### What this task involves
Tally up the lines below that contain the word "hartebeest" and give the total alone.

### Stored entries
- Opening Delimiter -

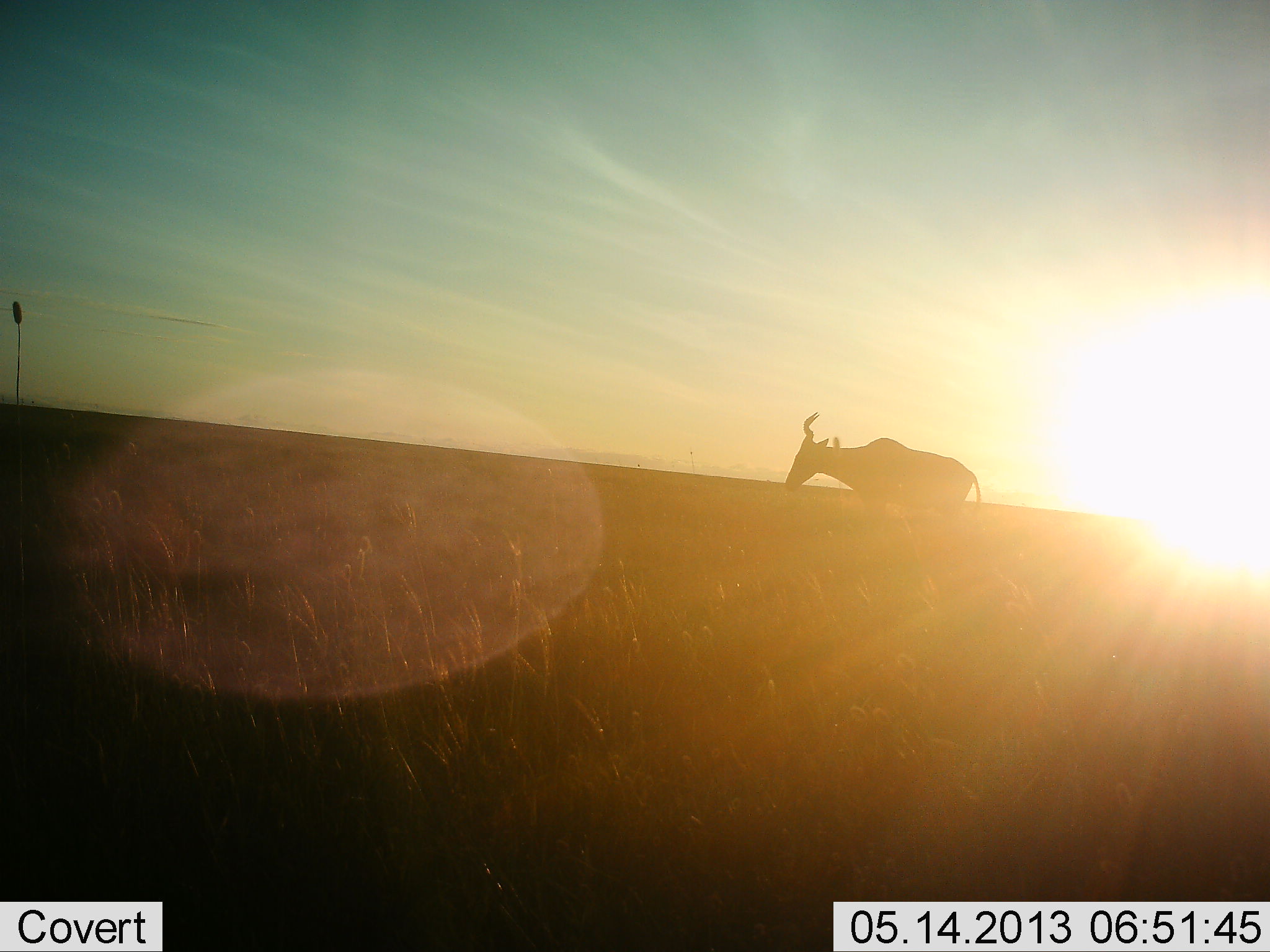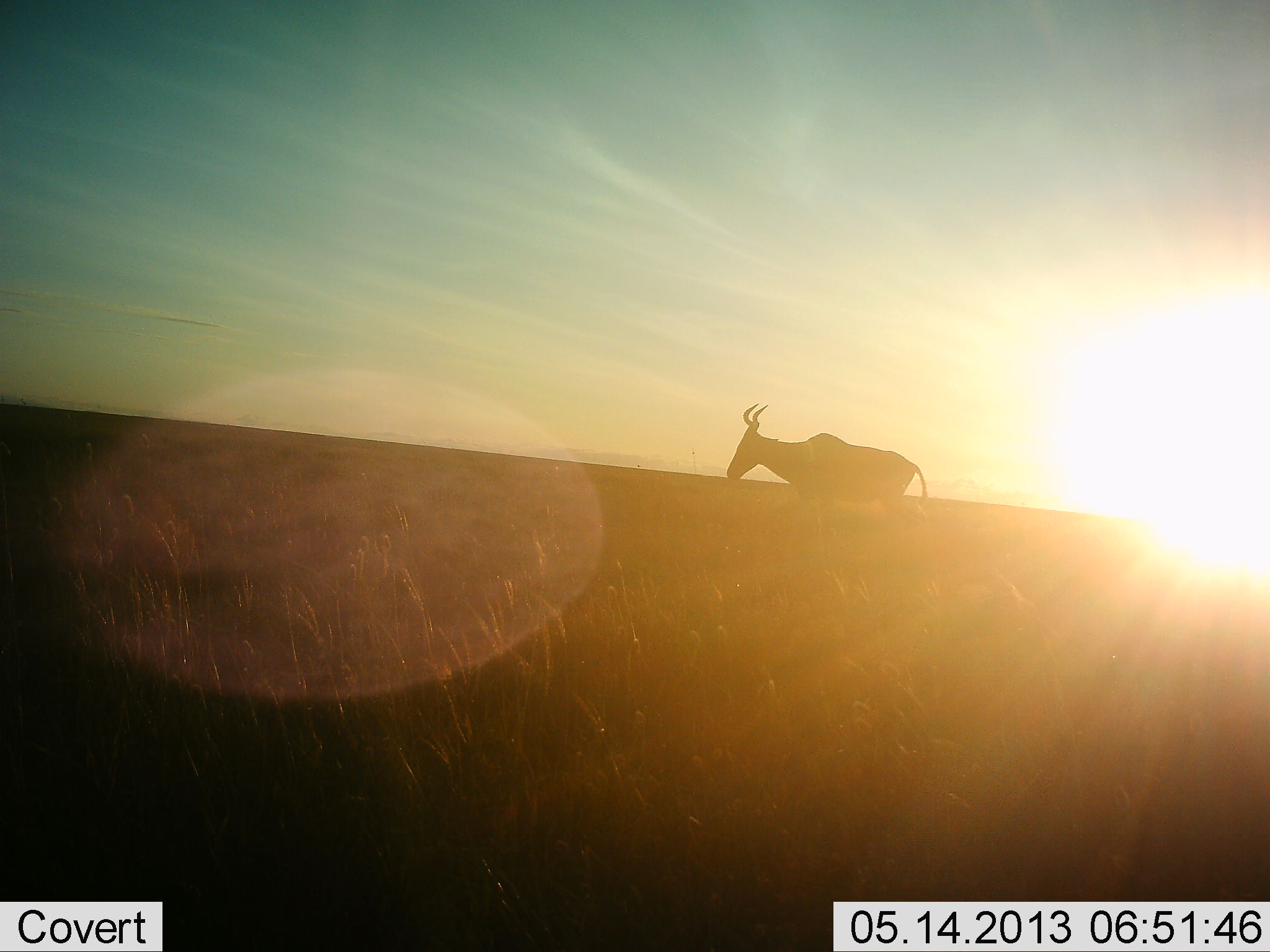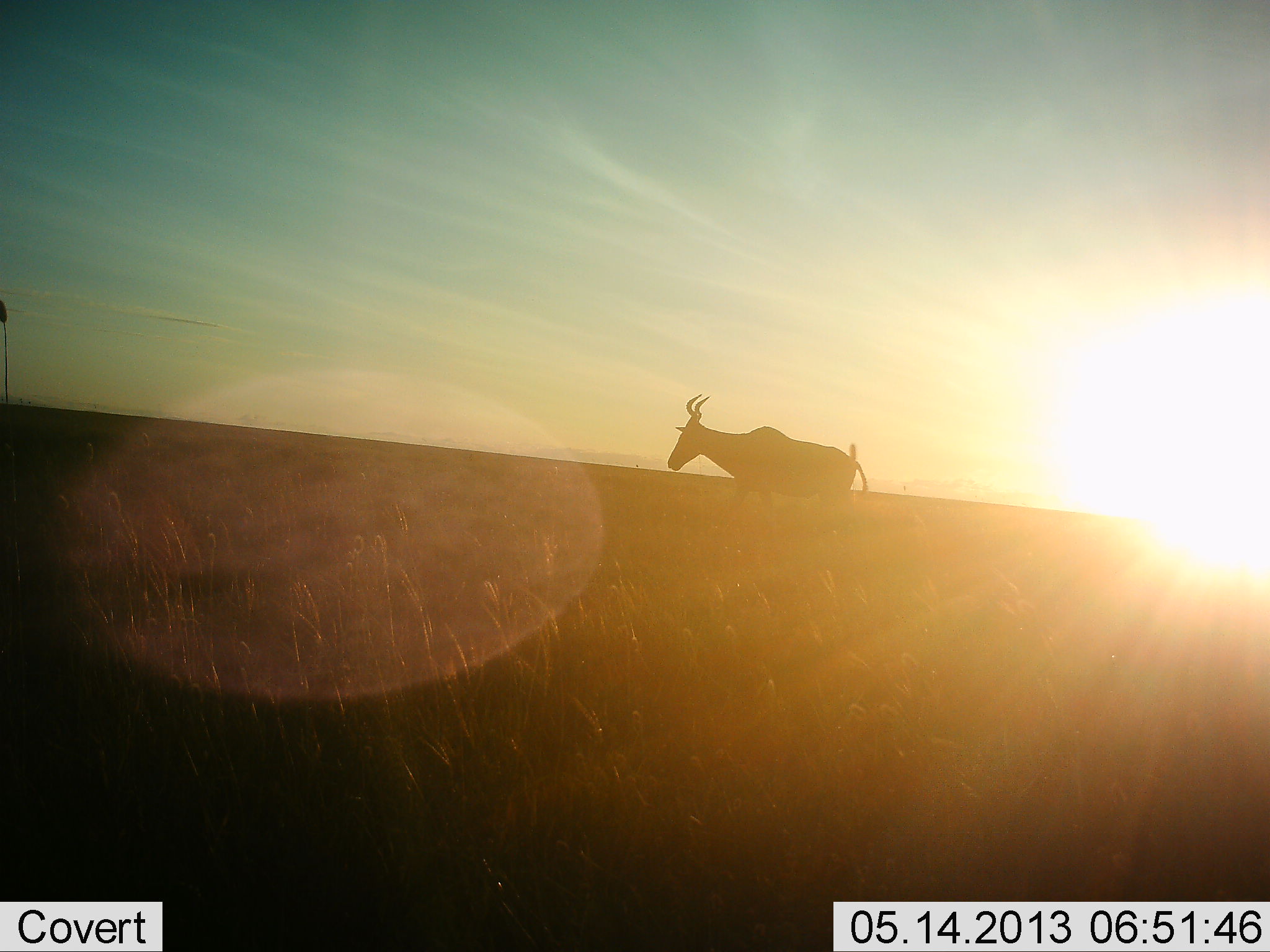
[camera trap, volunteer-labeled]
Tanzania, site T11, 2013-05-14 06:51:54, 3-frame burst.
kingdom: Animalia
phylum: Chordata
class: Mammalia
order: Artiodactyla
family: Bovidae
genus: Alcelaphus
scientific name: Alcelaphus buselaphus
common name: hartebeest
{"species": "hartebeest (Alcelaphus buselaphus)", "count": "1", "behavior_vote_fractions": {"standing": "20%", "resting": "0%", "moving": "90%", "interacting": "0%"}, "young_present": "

- Closing Delimiter -
- Opening Delimiter -

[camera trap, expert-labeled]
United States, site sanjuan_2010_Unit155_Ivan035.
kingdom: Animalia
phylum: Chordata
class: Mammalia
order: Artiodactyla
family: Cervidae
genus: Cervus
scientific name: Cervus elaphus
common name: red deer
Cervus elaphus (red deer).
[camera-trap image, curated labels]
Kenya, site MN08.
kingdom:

- Closing Delimiter -

### Task answer
2